Ein Makel des Menschen ist, dass er ein bequemes, reaktionäres Wesen mit einem ausgesprochen kurzfristigen Denkhorizont ist. Er nimmt gerne eine langfristige Strafe in Kauf, wenn er dafür eine kurzfristige Belohnung erhält. Das war im Dschungel vielleicht noch eine gute Überlebensstrategie, aber spätestens seit der Erfindung des Atomreaktors stellt diese Verhaltensweise eine echte Gefahr für das Leben auf diesem Planeten dar.

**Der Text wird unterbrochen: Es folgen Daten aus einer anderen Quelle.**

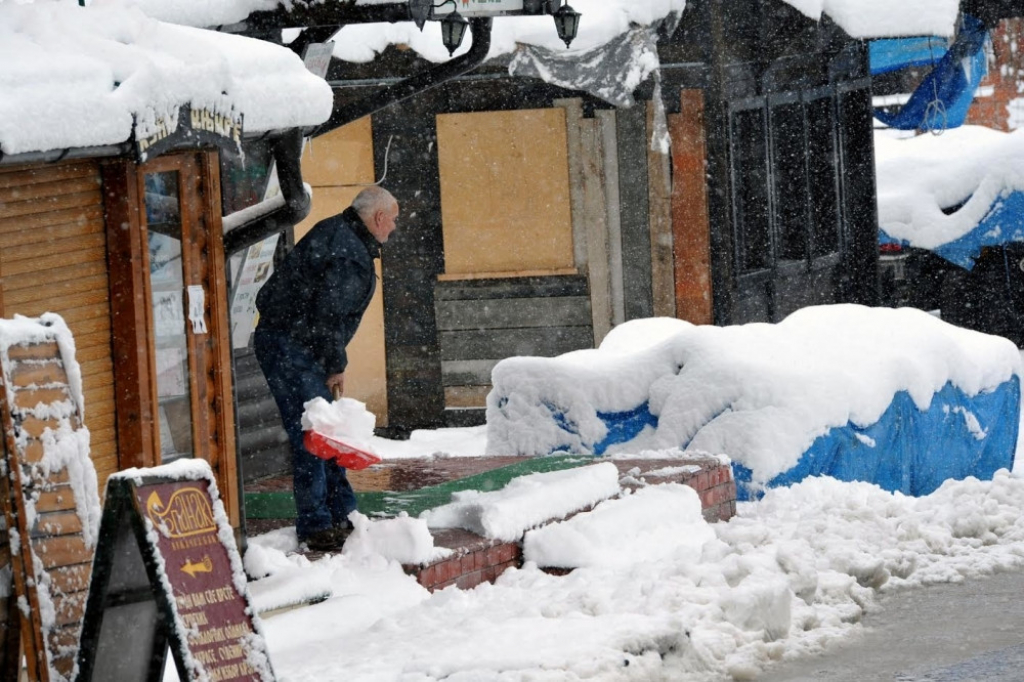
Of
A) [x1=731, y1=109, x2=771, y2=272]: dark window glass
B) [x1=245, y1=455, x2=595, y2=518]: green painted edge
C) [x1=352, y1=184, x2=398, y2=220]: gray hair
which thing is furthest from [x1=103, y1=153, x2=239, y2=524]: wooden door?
[x1=731, y1=109, x2=771, y2=272]: dark window glass

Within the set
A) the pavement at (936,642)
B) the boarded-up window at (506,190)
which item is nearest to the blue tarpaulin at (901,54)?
→ the boarded-up window at (506,190)

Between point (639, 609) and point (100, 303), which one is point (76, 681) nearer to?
point (100, 303)

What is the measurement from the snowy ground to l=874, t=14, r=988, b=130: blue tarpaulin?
418 inches

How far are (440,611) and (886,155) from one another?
15.8 meters

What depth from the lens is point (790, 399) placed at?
980 cm

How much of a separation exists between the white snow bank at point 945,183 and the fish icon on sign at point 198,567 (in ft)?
46.9

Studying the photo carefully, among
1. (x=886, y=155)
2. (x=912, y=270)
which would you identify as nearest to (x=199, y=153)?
(x=912, y=270)

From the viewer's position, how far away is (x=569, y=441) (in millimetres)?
10820

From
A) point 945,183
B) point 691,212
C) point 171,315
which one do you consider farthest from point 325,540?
point 945,183

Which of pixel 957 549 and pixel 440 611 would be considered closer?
pixel 440 611

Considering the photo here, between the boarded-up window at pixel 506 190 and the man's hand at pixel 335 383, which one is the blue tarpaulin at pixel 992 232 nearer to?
the boarded-up window at pixel 506 190

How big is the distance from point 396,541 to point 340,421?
0.57 metres

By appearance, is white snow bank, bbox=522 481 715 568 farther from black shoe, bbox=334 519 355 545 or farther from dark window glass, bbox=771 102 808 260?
dark window glass, bbox=771 102 808 260

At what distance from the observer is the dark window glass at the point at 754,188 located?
1537cm
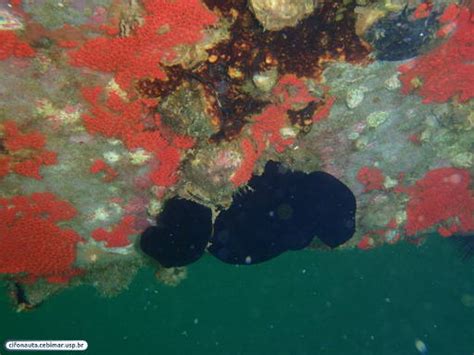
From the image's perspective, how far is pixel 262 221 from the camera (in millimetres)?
6770

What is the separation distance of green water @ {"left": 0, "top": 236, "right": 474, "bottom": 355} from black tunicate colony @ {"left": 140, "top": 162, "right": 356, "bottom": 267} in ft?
46.6

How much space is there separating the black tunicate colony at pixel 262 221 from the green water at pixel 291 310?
14.2 meters

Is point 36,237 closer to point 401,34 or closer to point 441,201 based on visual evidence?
point 401,34

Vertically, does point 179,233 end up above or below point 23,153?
below

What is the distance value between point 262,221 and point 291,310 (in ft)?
80.7

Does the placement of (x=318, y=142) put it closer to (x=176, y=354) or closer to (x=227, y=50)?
(x=227, y=50)

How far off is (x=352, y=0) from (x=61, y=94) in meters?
3.69

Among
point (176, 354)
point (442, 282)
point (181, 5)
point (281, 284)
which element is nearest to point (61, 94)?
point (181, 5)

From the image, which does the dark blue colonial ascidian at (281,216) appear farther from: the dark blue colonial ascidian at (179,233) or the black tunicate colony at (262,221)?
the dark blue colonial ascidian at (179,233)

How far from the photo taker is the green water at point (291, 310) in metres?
23.8

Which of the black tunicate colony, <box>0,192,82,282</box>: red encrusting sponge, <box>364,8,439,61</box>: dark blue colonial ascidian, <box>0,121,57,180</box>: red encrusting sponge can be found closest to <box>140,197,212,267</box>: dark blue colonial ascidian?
the black tunicate colony

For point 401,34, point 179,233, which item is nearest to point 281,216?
point 179,233

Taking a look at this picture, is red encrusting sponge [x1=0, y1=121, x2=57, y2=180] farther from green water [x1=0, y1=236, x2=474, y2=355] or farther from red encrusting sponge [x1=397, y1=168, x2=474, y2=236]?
green water [x1=0, y1=236, x2=474, y2=355]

Die Autoren nennen in der Studie deshalb einige konkrete Methoden, wie du als Normalbürger einen Beitrag zur Minderung der Klimaerwärmung beitragen kannst:

  • Mässige deinen Gesamtkonsum, repariere Gebrauchsgegenstände
  • Verschwende weniger Nahrungsmittel
  • Ernähre dich möglichst fleischarm
  • Wähle Parteien, die Vorschriften zum CO2-Ausstoss fordern.

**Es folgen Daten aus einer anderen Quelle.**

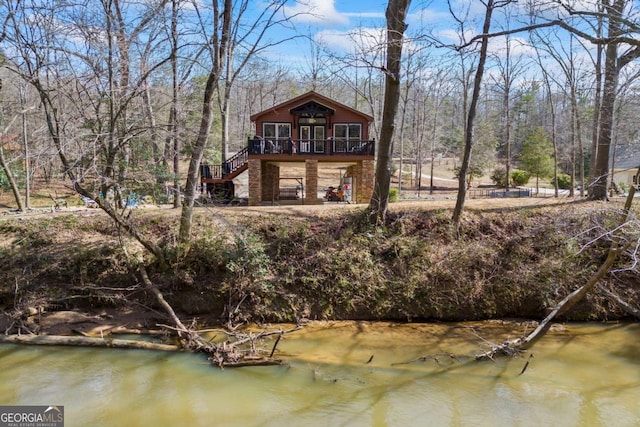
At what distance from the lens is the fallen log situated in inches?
318

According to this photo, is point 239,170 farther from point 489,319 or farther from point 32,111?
point 489,319

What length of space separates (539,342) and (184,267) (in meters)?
8.15

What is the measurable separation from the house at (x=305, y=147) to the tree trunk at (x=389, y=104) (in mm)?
5037

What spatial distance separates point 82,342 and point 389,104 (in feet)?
28.9

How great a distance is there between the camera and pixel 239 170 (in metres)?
17.9

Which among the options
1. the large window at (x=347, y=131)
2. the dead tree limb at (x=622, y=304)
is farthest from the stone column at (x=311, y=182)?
the dead tree limb at (x=622, y=304)

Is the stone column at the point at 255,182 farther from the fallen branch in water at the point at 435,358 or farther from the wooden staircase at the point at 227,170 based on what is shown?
the fallen branch in water at the point at 435,358

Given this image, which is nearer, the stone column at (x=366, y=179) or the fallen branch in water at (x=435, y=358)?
the fallen branch in water at (x=435, y=358)

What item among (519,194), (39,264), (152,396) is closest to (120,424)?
(152,396)

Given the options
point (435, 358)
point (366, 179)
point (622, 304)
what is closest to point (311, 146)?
point (366, 179)

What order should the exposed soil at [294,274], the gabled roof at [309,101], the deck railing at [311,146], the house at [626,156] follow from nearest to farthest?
the house at [626,156]
the exposed soil at [294,274]
the deck railing at [311,146]
the gabled roof at [309,101]

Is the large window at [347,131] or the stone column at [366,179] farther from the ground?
the large window at [347,131]

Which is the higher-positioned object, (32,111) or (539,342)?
(32,111)

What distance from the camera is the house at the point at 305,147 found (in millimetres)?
16453
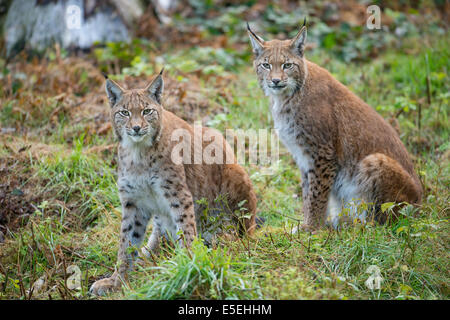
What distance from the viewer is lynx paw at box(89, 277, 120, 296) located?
457cm

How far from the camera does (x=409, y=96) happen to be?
8344 mm

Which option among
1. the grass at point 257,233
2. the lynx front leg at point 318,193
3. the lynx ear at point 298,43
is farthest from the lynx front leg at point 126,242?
the lynx ear at point 298,43

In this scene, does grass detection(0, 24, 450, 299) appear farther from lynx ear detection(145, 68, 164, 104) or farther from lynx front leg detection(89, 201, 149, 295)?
lynx ear detection(145, 68, 164, 104)

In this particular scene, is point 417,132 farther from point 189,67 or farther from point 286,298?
point 286,298

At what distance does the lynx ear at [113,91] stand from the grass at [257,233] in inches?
54.7

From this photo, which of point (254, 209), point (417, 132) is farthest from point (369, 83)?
point (254, 209)

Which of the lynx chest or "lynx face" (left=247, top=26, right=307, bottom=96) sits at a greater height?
"lynx face" (left=247, top=26, right=307, bottom=96)

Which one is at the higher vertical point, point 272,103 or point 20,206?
point 272,103

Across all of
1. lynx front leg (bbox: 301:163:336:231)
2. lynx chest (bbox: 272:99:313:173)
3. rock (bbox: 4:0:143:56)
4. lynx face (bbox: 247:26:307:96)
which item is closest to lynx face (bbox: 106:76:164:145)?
lynx face (bbox: 247:26:307:96)

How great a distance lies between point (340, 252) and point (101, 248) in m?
2.40

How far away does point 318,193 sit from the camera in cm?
555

  • Isoliere das Haus, in dem du wohnst
  • Ersetze deine Öl- und Gasheizungen durch Solaranlagen
  • Achte beim Kauf elektrischer Geräte auf den Minergie-Standard

Es wird nicht einfach werden, die apokalyptische Zukunft abzuwenden, die die Forscher in ihrer Studie für die Schweiz zeichnen. Zu lange schon haben wir die Konsequenzen unseres Handelns ignoriert. Schlussendlich ist aber jeder selber für seinen eigenen Beitrag verantwortlich. Klar ist: Wenn wir unseren Lebensstil nicht von alleine ändern, wird es die Natur für uns tun.